For the execution, the behavior of a executable can be steered with using a configuration XML file. Analysis is done with combining data and calibration database. The programming for reading XML and the database is done automatically by ROME (no manual coding is needed.) For MIDAS data format, the code for decoding online/offline data is also generated by ROME.
The framework should be usable by as many experiments as possible. Therefore, the framework must be experiment independent. There are some features like processing an event loop, which are the same for all kinds of these experiments. The implementation of these features can be completely experiment independent. But, a framework containing only this functionality, could only cover a small percentage of the requirements on a usual framework. However, the structure of a data analysis framework can be easily summarized. Out of such a summarization the code of a hole framework can be generated. The generated framework contains now all experiment specific features, like reading or storing data, accessing a data base, connecting to an online experiment and so on. The only part, that is still missing is the physics, thus, the calculations, which shall be performed on the data. This part can of course not be summarized.
##Implementation in ROME For the summarization of the structure of the data analysis framework, ROME uses an ASCII format XML. The XML file containing the summarization is called the framework definition file. It describes all the objects inside the desired framework. The structure of such a framework definition file is described in detail in the XML Definition File section of the users guide. A translation program called the ROMEBuilder translates this information into C++ classes. It also compiles and links this classes together, generates an executable and a documentation of the generated framework. Of course the generated program is a plain framework not doing any calculations. Therefore, the experimenter has to add then code to the pre-defined event functions. Only after this step and rerunning the ROMEBuilder a useful program will be generated. Please visit the 'Download and quick-start' page for a step by step instruction of building a framework with ROME.

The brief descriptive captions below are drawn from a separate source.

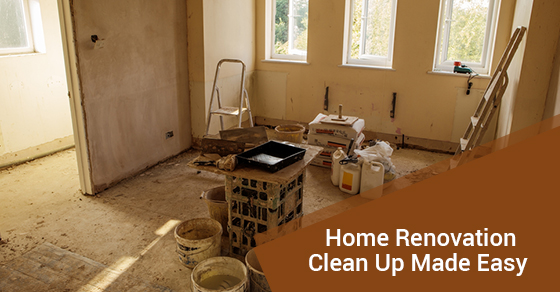 How To Clean Up After A Home Renovation
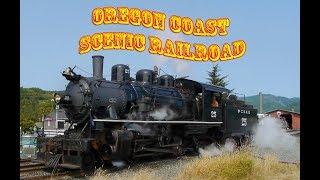 Oregon Coast Scenic Railroad  - Steam In The Pacific North West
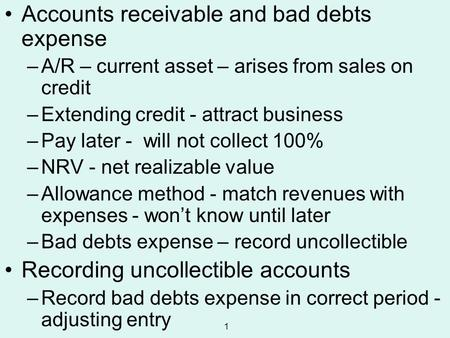 1 Accounts receivable and bad debts expense –A/R – current asset – arises from sales on credit –Extending credit - attract business –Pay later - will not.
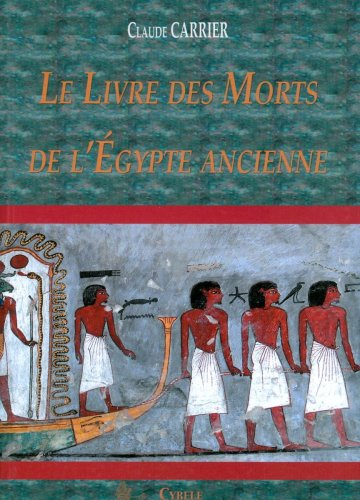 Le Livre des Morts de l'Egypte ancienne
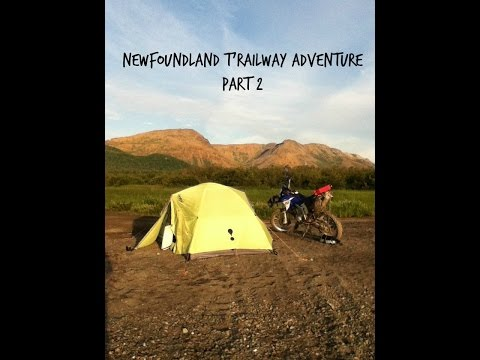 Newfoundland T'railway Adventure Part 2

The framework should consist of exchangeable modules containing one step of the analysis. A module should be independent of all other modules and have a well defined interface. The interface should be the only connection to other modules. This way modules with the same interface can always be exchanged. It should also be possible to structure the modules.
##Implementation in ROME The modules inside ROME are ROOT tasks. ROOT tasks fulfill all requests mentioned above. The interface of the tasks are ROME folders. ROME folders are ROOT storage objects. These are the object where memory data is stored in, and they are the only ones. Therefore, the interface of the tasks are the data storage objects of ROME. This allows a maximum of flexibility.
The framework should deal only with objects, not with single or array of values. Furthermore, the objects should, whenever possible, match real objects (like sub detector components). An object naturally connects values, which belong together.
##Implementation in ROME ROME knows the following objects : tasks, folders, histograms, trees, steering parameters and midas banks. For a description of these objects, please visit the Objects in ROME section of the users guide. The usage of these objects is, inside certain guidelines, up to the user. However, using this objects ensures a minimum of object orientation.
The experimenter should write as less code as possible. Moreover, user code should also be as simple as possible. As discussed above, the experimenter should only need to write the physical calculation code. This is simple code which only needs basic syntax of a programming language. Writing C++ classes is not a simple job, this should be handled by the framework.
##Implementation in ROME Everything mentioned under 'Universality' contributes to a user friendly environment, since a lot of code is generated by the ROMEBuilder. The fact that the experimenter only has to add code to pre-defined event methods, ensures that the user code is as simple as possible, concerning the programming language syntax.
ROME is written in C++ and it is completely object oriented. It runs under Linux and Mac. It uses the ROOT libraries to perform the data analysis, the MIDAS library to collect data online and the MySQL (or MariaDB) or Sqlite3 library for SQL database access.